Building a capacitor bank capable of pulsing 16000 A DC

[trini]

well, considering that i only need 150 A, isn't there some way i could get that kind of current without needing the capacitors at all?

 

[vk6kro]

A car battery provides currents like that to a starter motor in a car.

Alternatively, there are apparently DC welders available. There was a similar thread a couple of months ago that dealt with this.

The car battery would be the easy one.

 

[trini]

ok i have updated the design.

i will use 14 car batteries in series to get to 168 V DC. The coil will be 4 cm long, 5 layers high, making the N/l ratio 5000 using 1 mm wire[(40 x 5)/0.04]. This equates to a 9.69 Ohm resistance, making the current through my coil 17.337 A.

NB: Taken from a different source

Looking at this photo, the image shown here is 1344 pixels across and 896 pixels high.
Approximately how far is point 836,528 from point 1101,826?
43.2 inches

17.337 x 168 = 2913 J/s = 174,752 J/min

the volumetric heat capacity of copper is 3.45 J/cm^3/K
Using l = 367 m, r = 0.0005 m
c = 12,661 J/K

By holding the current while i heat the powder, i will get an even stronger final B field in my magnet. I need to heat the powder to 200 C throughout but not over that, then let it cool. I can quickly heat up the metal using an IR lamp
so if i run my Current for 1 minute, this will equate to a 13.8 K rise in my coils.

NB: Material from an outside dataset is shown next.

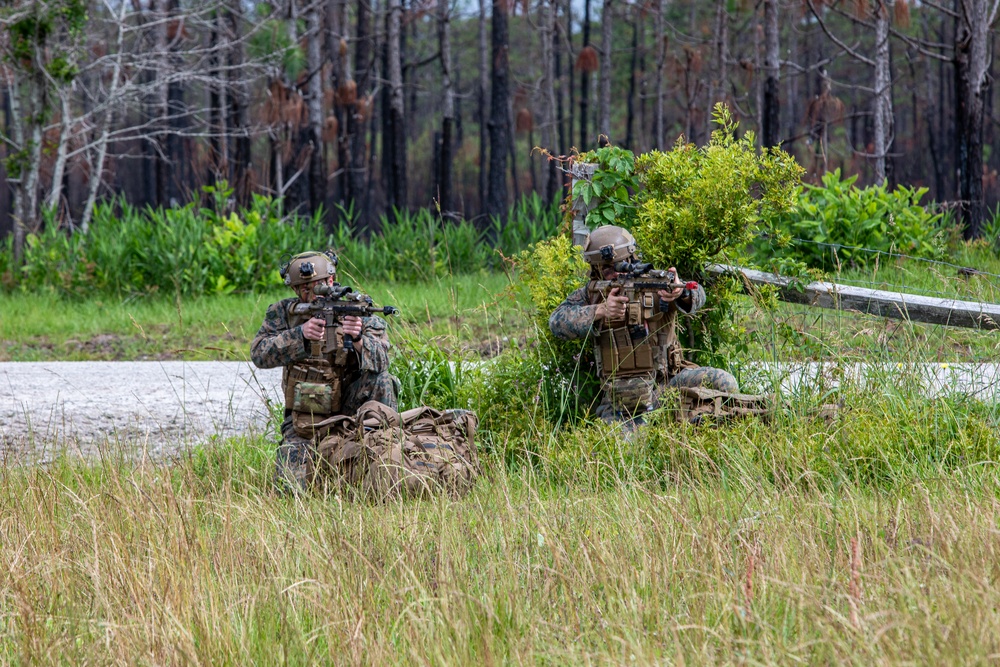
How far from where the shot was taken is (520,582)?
2896 mm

I will use jumper cables to connect the coil to the batteries, and heat the powder using a magnetron. I will need to perform tests to determine heating rates of the magnetron, what would be the best way to measure the core temperature of my powder? i was thinking a digital thermometer with a probe may work, but i need something that will give me fast readouts, as i can't let the powder get even 1 degree above 200( i may just heat to about 190 to be safe, i only need to get it to 175, to work, but 200 is optimum)

 

[gary350]

ok i have updated the design.

i will use 14 car batteries in series to get to 168 V DC. The coil will be 4 cm long, 5 layers high, making the N/l ratio 5000 using 1 mm wire[(40 x 5)/0.04]. This equates to a 9.69 Ohm resistance, making the current through my coil 17.337 A.

17.337 x 168 = 2913 J/s = 174,752 J/min

the volumetric heat capacity of copper is 3.45 J/cm^3/K
Using l = 367 m, r = 0.0005 m
c = 12,661 J/K

By holding the current while i heat the powder, i will get an even stronger final B field in my magnet. I need to heat the powder to 200 C throughout but not over that, then let it cool. I can quickly heat up the metal using an IR lamp
so if i run my Current for 1 minute, this will equate to a 13.8 K rise in my coils.

I will use jumper cables to connect the coil to the batteries, and heat the powder using a magnetron. I will need to perform tests to determine heating rates of the magnetron, what would be the best way to measure the core temperature of my powder? i was thinking a digital thermometer with a probe may work, but i need something that will give me fast readouts, as i can't let the powder get even 1 degree above 200( i may just heat to about 190 to be safe, i only need to get it to 175, to work, but 200 is optimum)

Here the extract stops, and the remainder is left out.